• CONSIGNE DE TRAVAIL 1:
Répondez aux questions suivantes à partir de l'article sur la dépénalisation des consommateurs de drogue :
(a) Selon la directive, à quoi faut-il recourir pour traiter les dossiers de possession simple de drogue ?
(b) De quel organisme Me Caryma Sa'd est-elle directrice ?
(c) Selon Me Sa'd, quels facteurs ont pour effet de marginaliser les toxicomanes ?
• CONSIGNE DE TRAVAIL 2: Transcrivez le passage de l'article sur la dépénalisation des consommateurs de drogue compris entre « Dépénalisation des consommateurs » et « de santé publique. », bornes incluses.
• CONSIGNE DE TRAVAIL 3: Prolongez l'article sur la dépénalisation des consommateurs de drogue à partir de sa dernière phrase.

• EXTRAIT FOURNI:

* * * * * * * * *

Dépénalisation des consommateurs de drogue : des experts jugent l'initiative insuffisante
Radio -Canada
2020-08-21 10:44:00
La directive suggère de recourir à des moyens autres que le système judiciaire pour traiter les dossiers de possession simple de drogue.
Un premier pas nécessaire
Les experts en dépendance et toxicomanie interrogés sur cette nouvelle saluent l'initiative, mais ils estiment qu'il reste encore beaucoup à faire pour aborder la dépendance comme une question de santé publique.
Me Caryma Sa'd est avocate-criminaliste à Toronto. Elle est également directrice de Norml Canada, un organisme qui fait pression pour faire changer les lois sur le cannabis au pays.
« La dépendance aux drogues, c’est une maladie. Alors quand on utilise le système pénal, c’est souvent un gaspillage de ressources et au lieu d'améliorer la situation (...) c’est pire », explique-t-elle.
Selon elle, cette directive est une avancée, mais elle souhaite que la loi soit modifiée, pour éliminer la part d’arbitraire.
... mais insuffisant
Traiter les dépendances aux drogues par le biais d’une approche judiciaire revient, selon elle, à enfermer le consommateur dans un cercle vicieux.
La peine de prison, le casier judiciaire, les difficultés à trouver un emploi ou un logement ont pour effet de marginaliser les toxicomanes, explique-t-elle.
« La réalité, c’est que dans la santé mentale et l’utilisation des drogues, il y a un chevauchement, alors on pénalise des personnes qui sont peut-être malades, affirme Me Sa’d. Et quand elles sont mises en prison, nous sommes en train de cacher les problèmes de pauvreté, de santé mentale, de dépendance à la drogue. »

* * * * * * * * *

Entrées de données enregistrées
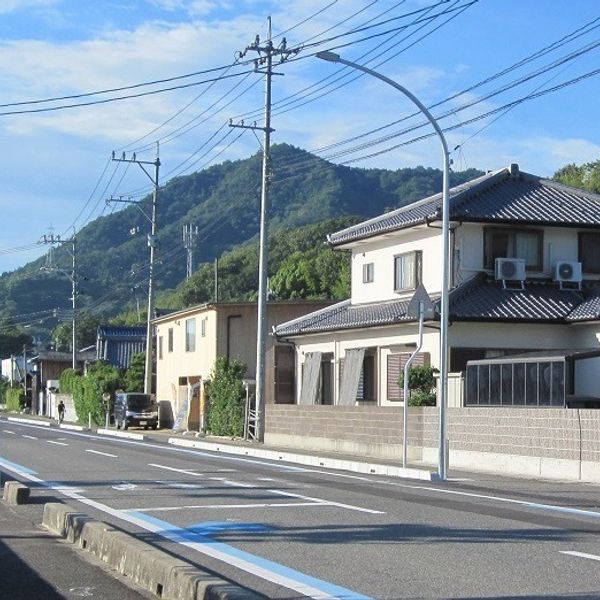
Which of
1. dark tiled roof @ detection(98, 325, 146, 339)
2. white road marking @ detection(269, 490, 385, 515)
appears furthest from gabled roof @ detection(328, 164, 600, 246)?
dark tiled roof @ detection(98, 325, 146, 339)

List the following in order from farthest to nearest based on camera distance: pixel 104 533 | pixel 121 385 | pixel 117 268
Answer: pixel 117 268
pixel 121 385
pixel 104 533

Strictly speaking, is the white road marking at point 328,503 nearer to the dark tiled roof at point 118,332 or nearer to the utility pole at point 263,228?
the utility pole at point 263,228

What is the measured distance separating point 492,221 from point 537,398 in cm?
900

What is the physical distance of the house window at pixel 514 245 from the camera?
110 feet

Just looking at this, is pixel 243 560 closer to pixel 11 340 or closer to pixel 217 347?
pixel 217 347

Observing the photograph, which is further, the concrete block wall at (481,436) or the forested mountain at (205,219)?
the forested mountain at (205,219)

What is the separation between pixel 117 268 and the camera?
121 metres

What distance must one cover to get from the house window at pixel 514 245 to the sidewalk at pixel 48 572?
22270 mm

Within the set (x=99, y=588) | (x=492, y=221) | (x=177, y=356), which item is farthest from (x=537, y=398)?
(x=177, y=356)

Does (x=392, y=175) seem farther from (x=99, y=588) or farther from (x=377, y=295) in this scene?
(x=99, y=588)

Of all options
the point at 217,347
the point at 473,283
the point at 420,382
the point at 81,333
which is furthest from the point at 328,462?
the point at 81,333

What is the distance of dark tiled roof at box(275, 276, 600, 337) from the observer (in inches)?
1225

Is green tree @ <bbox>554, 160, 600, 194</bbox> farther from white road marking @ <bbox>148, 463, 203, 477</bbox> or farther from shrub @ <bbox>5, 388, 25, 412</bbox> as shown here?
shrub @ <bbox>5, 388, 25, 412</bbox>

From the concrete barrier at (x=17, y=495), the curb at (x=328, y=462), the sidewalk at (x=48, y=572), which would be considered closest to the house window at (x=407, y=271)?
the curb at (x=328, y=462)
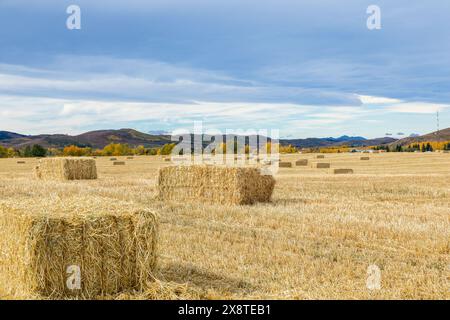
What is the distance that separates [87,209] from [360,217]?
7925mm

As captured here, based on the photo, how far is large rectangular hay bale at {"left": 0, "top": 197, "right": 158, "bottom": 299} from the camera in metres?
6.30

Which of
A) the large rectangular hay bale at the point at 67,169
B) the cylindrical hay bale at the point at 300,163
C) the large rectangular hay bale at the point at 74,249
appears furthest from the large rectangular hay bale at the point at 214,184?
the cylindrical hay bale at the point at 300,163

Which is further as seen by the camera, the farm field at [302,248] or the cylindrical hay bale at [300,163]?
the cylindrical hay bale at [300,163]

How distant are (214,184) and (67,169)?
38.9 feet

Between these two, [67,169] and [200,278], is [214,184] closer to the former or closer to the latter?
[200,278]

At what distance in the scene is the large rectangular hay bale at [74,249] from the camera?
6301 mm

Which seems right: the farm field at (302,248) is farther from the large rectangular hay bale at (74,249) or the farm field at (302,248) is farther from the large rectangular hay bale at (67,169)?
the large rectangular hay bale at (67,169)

* * * * * * * * *

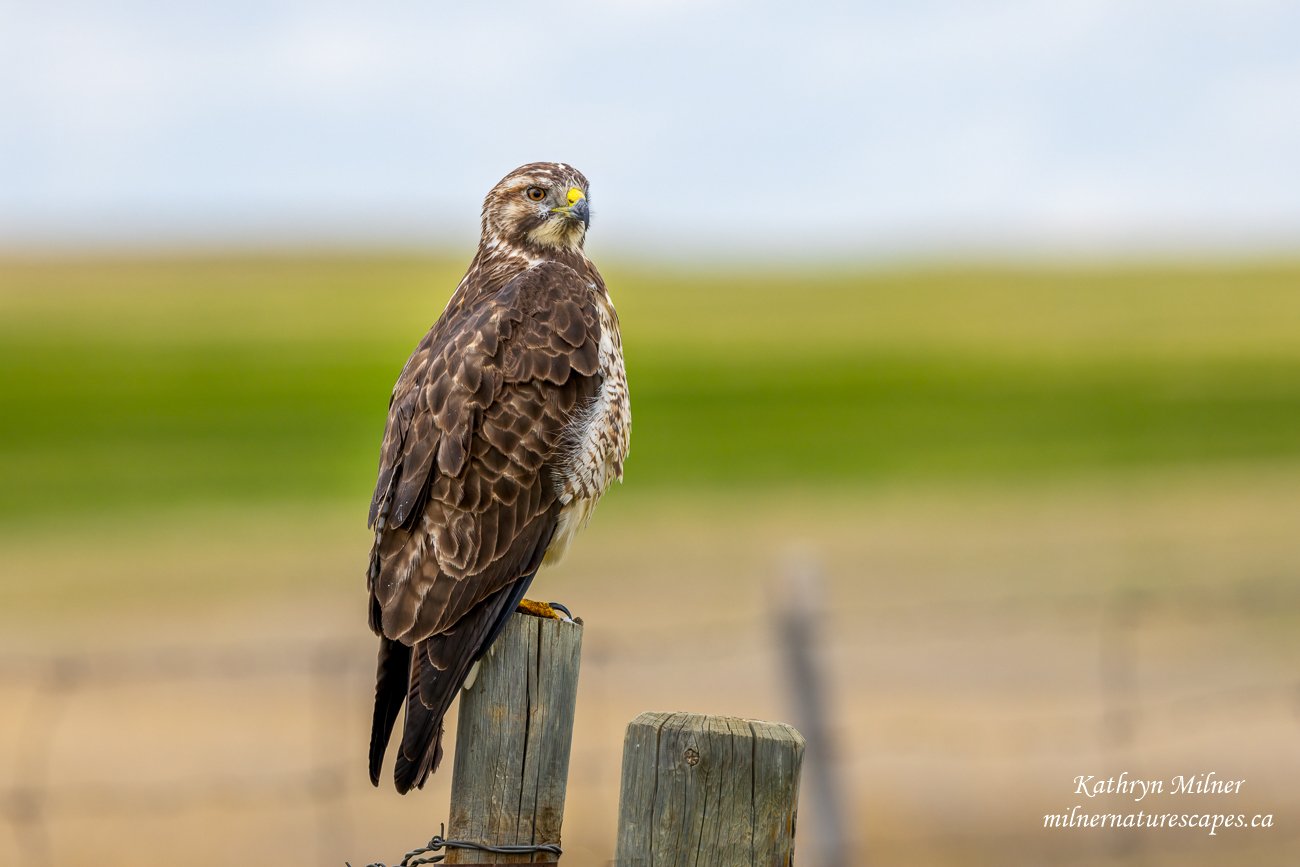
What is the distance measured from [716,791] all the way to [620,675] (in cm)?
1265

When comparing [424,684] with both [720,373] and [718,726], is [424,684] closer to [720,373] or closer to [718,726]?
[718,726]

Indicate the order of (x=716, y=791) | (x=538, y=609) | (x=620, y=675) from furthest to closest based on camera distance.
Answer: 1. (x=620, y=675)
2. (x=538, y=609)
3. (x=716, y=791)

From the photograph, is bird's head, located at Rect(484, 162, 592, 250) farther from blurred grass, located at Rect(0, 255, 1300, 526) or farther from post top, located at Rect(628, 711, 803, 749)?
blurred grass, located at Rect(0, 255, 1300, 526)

* * * * * * * * *

• ZONE DE RÉPONSE 1:
(a) À des moyens autres que le système judiciaire.
(b) Norml Canada.
(c) La peine de prison, le casier judiciaire et les difficultés à trouver un emploi ou un logement.

• ZONE DE RÉPONSE 2:
Dépénalisation des consommateurs de drogue : des experts jugent l'initiative insuffisante
Radio -Canada
2020-08-21 10:44:00
La directive suggère de recourir à des moyens autres que le système judiciaire pour traiter les dossiers de possession simple de drogue.
Un premier pas nécessaire
Les experts en dépendance et toxicomanie interrogés sur cette nouvelle saluent l'initiative, mais ils estiment qu'il reste encore beaucoup à faire pour aborder la dépendance comme une question de santé publique.

• ZONE DE RÉPONSE 3:
Elle se prononce pour une décriminalisation de toutes les drogues, ce qui permettrait, dit-elle, de réglementer les fournisseurs de drogue, sur le même modèle que le cannabis.
Cette demande a par ailleurs été formulée en juillet par le premier ministre de la Colombie-Britannique, John Horgan.
Elle estime que la valorisation de l'approche pénale occulte des problèmes de santé mentale qui touchent des consommateurs.
Alexander Caudarella est expert en toxicomanie et professeur à l’Université de Toronto. Arrêter et emprisonner les toxicomanes est une occasion manquée, à son avis.
« Parce que ce sont les mêmes personnes qui sont arrêtées souvent par la police qui ne présentent pas à l’hôpital, qui ne se présentent pas en clinique », explique-t-il.
Il est également en faveur d'une dépénalisation de la possession de toutes les drogues.
Il estime également nécessaire de standardiser les procédures judiciaires entreprises à l’encontre d’un consommateur de drogue arrêté par la police. Selon lui, ces procédures diffèrent en effet d’une province à l’autre.
Selon lui, les systèmes de traitement, de santé et de justice ne communiquent pas et ne travaillent pas ensemble. La collaboration constitue une priorité, explique-t-il.